The tragedy lies mostly with the children, I think. They have been groomed from birth to be circus performers, no more and certainly no less. They are mostly illiterate, they have zero skills outside the tightrope or contortionist arenas, and they know nothing else. Watching a grandfather berate a toddler until she cries while attempting to do gymnastics moves is heartbreaking.
I guess for these people, in this situation, it’s a lot like the overbearing hockey parents here in Canada. Except that it’s a little more than that, because at least hockey parents have a bonkers, unrealistic goal of a child making millions of dollars and becoming famous. These parents, on the other hand, have the goal of turning their kids into faceless, penniless circus performers with no other life skills at all.
Watching Circo, in many ways, reminded me a lot of watching The Wrestler with Mickey Rourke. Both are stories about people who know only one thing in their whole lives, and don’t know how, or want to learn how, to do anything else. The only real difference is that one is fictional. Circo is a documentary about real people, a real circus, and real family problems.
Those family problems are at the heart of the story – the Ponce family has been doing this for years. Packing up their acrobats and animals and moving from town to town. Clearly a hardscrabble existence, with some shows making money and some not, the family begins to come apart at the seams.

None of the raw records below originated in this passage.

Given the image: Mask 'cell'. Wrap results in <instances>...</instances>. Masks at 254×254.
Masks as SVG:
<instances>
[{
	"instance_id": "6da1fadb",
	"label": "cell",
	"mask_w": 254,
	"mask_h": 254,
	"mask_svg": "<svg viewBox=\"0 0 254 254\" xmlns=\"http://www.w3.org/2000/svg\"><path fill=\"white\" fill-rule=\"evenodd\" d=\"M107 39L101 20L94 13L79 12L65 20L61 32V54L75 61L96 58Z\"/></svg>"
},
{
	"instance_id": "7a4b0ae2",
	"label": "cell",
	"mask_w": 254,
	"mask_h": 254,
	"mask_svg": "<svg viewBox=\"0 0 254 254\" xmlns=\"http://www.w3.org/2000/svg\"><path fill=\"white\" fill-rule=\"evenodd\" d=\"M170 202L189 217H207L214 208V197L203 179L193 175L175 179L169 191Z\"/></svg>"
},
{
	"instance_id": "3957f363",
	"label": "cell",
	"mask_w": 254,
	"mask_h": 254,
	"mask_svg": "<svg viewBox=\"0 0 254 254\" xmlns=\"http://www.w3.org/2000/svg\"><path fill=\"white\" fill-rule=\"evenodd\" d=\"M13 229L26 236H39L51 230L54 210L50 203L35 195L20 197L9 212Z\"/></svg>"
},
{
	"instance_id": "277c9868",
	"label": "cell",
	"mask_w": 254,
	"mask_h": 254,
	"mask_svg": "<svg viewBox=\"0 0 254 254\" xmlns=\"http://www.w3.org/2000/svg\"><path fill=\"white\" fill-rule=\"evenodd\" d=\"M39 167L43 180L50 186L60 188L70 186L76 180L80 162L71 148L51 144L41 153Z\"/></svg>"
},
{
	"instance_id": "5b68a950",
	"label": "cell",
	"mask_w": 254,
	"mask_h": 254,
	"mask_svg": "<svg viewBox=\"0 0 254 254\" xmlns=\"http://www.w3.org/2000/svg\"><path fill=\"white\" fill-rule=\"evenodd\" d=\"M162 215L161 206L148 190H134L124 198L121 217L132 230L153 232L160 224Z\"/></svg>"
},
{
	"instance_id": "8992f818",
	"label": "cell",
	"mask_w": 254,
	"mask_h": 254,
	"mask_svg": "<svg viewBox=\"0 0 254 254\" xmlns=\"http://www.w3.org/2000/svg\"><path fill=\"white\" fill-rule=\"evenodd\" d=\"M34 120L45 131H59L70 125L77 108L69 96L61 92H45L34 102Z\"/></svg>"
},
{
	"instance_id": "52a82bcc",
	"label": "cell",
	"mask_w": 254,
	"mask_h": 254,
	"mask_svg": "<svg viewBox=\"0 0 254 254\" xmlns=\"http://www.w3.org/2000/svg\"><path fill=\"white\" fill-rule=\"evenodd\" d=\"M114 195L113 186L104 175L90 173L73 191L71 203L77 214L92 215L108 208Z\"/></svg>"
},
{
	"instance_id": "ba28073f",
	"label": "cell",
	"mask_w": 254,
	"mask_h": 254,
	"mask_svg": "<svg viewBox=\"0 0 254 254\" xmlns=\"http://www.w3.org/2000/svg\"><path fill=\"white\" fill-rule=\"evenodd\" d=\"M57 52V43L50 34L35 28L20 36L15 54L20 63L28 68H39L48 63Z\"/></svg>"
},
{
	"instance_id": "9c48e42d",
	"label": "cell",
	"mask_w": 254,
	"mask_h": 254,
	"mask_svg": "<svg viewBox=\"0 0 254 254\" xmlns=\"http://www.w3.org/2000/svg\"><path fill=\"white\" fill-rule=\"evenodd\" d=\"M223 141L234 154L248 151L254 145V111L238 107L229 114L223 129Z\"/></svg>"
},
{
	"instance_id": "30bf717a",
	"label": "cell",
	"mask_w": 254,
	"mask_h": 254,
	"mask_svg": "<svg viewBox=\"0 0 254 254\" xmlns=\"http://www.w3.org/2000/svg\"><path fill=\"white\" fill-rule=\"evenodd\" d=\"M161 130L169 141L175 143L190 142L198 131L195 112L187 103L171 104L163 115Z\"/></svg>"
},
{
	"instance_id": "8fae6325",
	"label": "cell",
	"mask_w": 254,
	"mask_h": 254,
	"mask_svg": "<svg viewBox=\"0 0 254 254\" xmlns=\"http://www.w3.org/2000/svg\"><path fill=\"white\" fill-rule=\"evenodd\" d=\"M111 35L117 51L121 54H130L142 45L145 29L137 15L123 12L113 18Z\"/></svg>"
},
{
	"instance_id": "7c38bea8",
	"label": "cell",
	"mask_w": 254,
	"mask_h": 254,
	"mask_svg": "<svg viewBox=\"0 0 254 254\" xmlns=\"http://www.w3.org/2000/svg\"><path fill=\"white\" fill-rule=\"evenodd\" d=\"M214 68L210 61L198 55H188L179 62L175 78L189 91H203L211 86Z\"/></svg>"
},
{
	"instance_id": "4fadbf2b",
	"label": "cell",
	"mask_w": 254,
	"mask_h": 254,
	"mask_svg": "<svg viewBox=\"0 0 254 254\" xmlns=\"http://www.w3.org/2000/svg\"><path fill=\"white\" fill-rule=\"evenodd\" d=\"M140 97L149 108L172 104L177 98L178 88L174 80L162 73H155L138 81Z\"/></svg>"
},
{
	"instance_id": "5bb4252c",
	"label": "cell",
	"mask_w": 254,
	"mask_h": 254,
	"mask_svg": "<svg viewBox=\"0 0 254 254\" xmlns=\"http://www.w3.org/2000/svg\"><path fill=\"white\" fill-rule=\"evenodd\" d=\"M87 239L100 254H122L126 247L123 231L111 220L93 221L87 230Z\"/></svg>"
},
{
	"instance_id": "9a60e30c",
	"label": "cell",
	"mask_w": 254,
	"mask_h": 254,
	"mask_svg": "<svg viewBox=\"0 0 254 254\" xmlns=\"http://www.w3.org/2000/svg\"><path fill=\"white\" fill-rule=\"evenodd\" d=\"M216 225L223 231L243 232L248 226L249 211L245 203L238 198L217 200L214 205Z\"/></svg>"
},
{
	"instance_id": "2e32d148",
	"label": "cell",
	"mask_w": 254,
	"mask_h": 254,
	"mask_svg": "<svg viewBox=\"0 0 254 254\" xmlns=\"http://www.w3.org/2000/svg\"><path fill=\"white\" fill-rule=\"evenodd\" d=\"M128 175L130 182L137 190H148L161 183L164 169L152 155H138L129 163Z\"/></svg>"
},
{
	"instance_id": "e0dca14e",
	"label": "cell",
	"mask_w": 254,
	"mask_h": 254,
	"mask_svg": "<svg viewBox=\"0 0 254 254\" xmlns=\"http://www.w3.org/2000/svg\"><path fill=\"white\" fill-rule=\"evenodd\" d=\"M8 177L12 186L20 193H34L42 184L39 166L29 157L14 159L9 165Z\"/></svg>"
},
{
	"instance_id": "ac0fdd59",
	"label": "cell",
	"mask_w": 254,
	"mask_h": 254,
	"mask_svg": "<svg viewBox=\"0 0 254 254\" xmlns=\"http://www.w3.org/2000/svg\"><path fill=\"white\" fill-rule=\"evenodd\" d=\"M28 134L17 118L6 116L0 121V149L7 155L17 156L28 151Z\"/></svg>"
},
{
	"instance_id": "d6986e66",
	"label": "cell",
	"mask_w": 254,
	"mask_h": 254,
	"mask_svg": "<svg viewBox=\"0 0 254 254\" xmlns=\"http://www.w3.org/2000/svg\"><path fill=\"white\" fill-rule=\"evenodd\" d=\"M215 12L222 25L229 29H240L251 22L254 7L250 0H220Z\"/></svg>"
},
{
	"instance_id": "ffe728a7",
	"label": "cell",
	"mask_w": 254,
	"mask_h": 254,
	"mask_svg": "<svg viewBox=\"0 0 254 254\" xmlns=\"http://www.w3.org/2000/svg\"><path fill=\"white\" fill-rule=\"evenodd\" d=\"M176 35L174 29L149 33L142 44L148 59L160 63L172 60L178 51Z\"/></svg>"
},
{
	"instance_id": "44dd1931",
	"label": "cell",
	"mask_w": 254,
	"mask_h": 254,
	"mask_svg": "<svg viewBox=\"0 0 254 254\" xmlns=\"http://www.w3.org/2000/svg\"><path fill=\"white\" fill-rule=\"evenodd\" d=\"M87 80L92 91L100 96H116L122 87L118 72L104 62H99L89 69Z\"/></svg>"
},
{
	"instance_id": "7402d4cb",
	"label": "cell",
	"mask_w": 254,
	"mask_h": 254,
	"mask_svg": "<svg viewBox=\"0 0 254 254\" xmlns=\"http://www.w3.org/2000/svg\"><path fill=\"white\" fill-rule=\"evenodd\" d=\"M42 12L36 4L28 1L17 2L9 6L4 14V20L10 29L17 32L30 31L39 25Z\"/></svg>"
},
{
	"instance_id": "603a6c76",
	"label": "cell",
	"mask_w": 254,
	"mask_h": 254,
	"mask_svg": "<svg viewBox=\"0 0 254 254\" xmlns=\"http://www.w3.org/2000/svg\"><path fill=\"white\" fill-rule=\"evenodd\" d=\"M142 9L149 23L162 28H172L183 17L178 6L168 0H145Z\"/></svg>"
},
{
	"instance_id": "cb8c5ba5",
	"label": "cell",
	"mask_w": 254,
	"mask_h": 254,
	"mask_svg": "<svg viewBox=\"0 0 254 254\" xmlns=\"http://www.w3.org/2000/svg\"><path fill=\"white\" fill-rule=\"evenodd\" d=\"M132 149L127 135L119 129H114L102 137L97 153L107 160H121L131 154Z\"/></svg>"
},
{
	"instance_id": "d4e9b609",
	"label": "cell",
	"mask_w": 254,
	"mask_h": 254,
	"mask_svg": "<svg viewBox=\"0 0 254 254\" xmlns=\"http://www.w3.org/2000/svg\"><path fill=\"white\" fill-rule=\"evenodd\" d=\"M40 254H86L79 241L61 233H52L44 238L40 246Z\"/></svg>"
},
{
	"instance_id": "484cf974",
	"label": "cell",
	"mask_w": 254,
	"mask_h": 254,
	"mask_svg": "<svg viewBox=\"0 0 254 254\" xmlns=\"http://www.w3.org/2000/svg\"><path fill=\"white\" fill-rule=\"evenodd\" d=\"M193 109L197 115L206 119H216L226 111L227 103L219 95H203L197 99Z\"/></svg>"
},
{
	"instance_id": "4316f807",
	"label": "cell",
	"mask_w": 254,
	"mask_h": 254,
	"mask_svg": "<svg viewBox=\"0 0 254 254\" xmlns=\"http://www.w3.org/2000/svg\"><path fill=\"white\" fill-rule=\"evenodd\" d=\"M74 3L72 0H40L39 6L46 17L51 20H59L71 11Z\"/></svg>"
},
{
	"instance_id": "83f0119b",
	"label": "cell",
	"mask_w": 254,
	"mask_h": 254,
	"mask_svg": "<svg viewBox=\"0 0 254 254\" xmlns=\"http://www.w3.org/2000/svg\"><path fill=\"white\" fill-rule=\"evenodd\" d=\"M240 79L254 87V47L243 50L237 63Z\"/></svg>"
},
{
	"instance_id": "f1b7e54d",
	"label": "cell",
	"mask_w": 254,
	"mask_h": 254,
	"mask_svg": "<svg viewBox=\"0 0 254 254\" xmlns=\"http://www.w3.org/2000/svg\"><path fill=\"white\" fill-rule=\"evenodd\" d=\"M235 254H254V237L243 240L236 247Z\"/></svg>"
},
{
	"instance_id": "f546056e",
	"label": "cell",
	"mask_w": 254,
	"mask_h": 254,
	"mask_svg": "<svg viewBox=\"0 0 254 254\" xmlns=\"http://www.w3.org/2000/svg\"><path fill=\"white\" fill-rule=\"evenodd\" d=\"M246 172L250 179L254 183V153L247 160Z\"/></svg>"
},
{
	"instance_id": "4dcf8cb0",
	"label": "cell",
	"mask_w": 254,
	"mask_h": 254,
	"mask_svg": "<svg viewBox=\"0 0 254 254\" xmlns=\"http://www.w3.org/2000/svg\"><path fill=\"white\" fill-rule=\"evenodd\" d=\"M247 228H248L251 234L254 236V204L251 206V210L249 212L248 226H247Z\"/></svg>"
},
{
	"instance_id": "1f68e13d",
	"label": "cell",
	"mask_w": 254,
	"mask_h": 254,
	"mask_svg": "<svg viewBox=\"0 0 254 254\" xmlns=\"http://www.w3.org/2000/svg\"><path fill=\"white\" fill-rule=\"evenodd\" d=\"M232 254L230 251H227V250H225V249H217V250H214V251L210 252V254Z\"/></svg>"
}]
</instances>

There’s a father who knows nothing but the circus, like his own father and his father before him. There is his wife, who came from the city and is therefore not accepted by everyone in the traveling troupe. And their kids, torn between mom’s desire for a stable life and financial security and dad’s single-minded determination to cling to a lifestyle that appears to be dying or, maybe, already dead.
All of this is fascinating, but it’s the camera that is the real star of this movie. Capturing the family’s difficult, hard-working existence in the middle of a wonderful Mexican countryside. The beauty of the land between towns as they pass by contrasted with the dirty conditions and poverty they encounter in the towns themselves is stark. It all works.